• [OBJECTIVE]:
In the lines below, swap "image" for "photo" and leave everything else unchanged. Omit the pictures from your answer.

• [DATA SUPPLIED]:
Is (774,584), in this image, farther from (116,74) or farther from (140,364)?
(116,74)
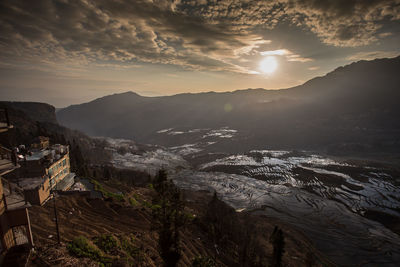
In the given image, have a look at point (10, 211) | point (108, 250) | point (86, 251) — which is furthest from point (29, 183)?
point (10, 211)

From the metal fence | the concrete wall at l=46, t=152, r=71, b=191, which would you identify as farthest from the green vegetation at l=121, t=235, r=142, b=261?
the concrete wall at l=46, t=152, r=71, b=191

• [ANSWER TO THE TASK]:
Is (774,584), in this photo, farther from (116,74) or farther from (140,364)?
(116,74)
In the given photo, have a look at point (10, 211) | point (108, 250) | point (86, 251) — which is furthest from point (29, 183)?
point (10, 211)

From the metal fence | the concrete wall at l=46, t=152, r=71, b=191, which would you identify as farthest from the green vegetation at l=121, t=235, r=142, b=261?
the concrete wall at l=46, t=152, r=71, b=191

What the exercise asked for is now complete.